> TASK DATA:

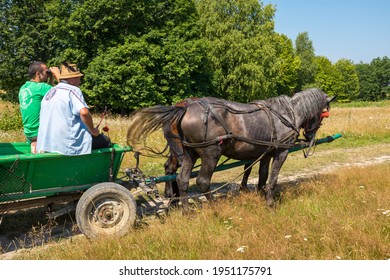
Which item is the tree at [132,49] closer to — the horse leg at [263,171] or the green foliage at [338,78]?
the horse leg at [263,171]

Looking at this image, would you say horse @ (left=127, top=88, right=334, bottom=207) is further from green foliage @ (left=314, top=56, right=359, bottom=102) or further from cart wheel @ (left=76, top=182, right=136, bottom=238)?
green foliage @ (left=314, top=56, right=359, bottom=102)

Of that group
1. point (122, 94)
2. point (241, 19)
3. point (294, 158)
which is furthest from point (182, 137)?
point (241, 19)

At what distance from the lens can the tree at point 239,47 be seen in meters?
30.1

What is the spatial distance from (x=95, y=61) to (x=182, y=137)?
16.8 m

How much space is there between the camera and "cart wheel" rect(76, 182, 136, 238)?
4.09 meters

> PROMPT: Recast every line of the entries above as one numbered list, with one line per item. Omit the blank lines and the pictures.

> FINAL ANSWER:
1. Which item is the tree at [132,49] closer to — the horse leg at [263,171] or the green foliage at [338,78]?
2. the horse leg at [263,171]
3. Looking at this image, would you say horse @ (left=127, top=88, right=334, bottom=207) is further from green foliage @ (left=314, top=56, right=359, bottom=102) or further from cart wheel @ (left=76, top=182, right=136, bottom=238)?
4. green foliage @ (left=314, top=56, right=359, bottom=102)
5. Of that group
6. 1. point (122, 94)
7. 2. point (241, 19)
8. 3. point (294, 158)
9. which is furthest from point (182, 137)?
10. point (241, 19)
11. At what distance from the lens can the tree at point 239,47 be seen in meters?
12. 30.1
13. What is the spatial distance from (x=95, y=61) to (x=182, y=137)?
14. 16.8 m
15. How much space is there between the camera and "cart wheel" rect(76, 182, 136, 238)?
16. 4.09 meters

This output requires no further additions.